Julia Tripp, tenth grade: After reviewing our school’s energy consumption habits, we discovered that March was the highest month for energy use! In an effort to reduce our energy consumption and raise awareness for energy conservation within our community, we selected March to launch a month-long Live Green Project. Our leadership class came up with an energy saving tip for every day in March, and each morning, teachers read them aloud in homeroom.
We set up a booth in our school’s cafeteria providing general information on the project, offering along with handouts on alternative sources of energy and displaying tips and suggesting tools for reducing energy consumption. Our tools included faucet aerators that consume less water, outlet insulators that insulate buildings better and energy-efficient light bulbs (with information explaining the benefits of using them over traditional light bulbs). In order to get the community involved, we posted the “Tip of the Day” on our Facebook page and actively shared energy info to various organizations around town. As tips circulated, students began to turn off the water while lathering their hands with soap and began to turn out the lights when they left a room.
In conjunction with the Live Green Project, we planned an Eco-Green Week, during which we hosted guest speakers to discuss the importance and methods of conservation. Monday was Water Conservation Day: students wore shirts with water, aquatic life and other water-related motifs and attended an assembly with a guest speaker from TVA. Tuesday was Waste-Reduction Day: students wore re-used clothes (hand me downs, thrift store items etc.) and learned from guest speakers from Orange Grove Recycling Plant and a compost specialist. Wednesday was Blackout Day: students wore all black and attended school without any power! On Blackout Day, students ate sack lunches, attended most classes outside, and tried to use as little power as possible. Thursday was Local Market Day: students dressed like farmers and attended our on-campus market. Many parents, family and community members came out to see local animals and produce.
At the end of this project, we surveyed students on how much they enjoyed and learned during Live Green Month. Nine out of ten students said he or she enjoyed the Live Green Month, and most importantly, that he or she learned a significant amount about conservation. I, along with my classmates, am glad that we could bring together a community and ignite a desire to learn more about reducing waste, energy and water consumption.
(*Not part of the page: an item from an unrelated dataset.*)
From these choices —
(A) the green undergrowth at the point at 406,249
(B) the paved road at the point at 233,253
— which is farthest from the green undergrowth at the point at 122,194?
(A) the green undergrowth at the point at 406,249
Jessica Payne, eleventh grade: Ivy Academy participated in the NEED Project this year by preparing a scrapbook that documented all our energy projects. One of our main projects, Live Green led by Julia Tripp, really took off in our school and in the community. We had more than 200 people participate in activities, and we had multiple experts visit our school to teach us even more about conservation.
Once our scrapbook was complete, we sent it off to Tennessee Department of Environment and Conservation. We were thrilled to receive a letter of congratulations on May 3, 2014, stating that we were selected as Tennessee’s senior Rookie of the Year. We are traveling to Washington in June to accept our awards. We hope to visit lots of museums and national monuments while there, and have even sent a letter to our congressman requesting a tour of the White House.
With the students at Ivy Academy, the world seems to be in good hands!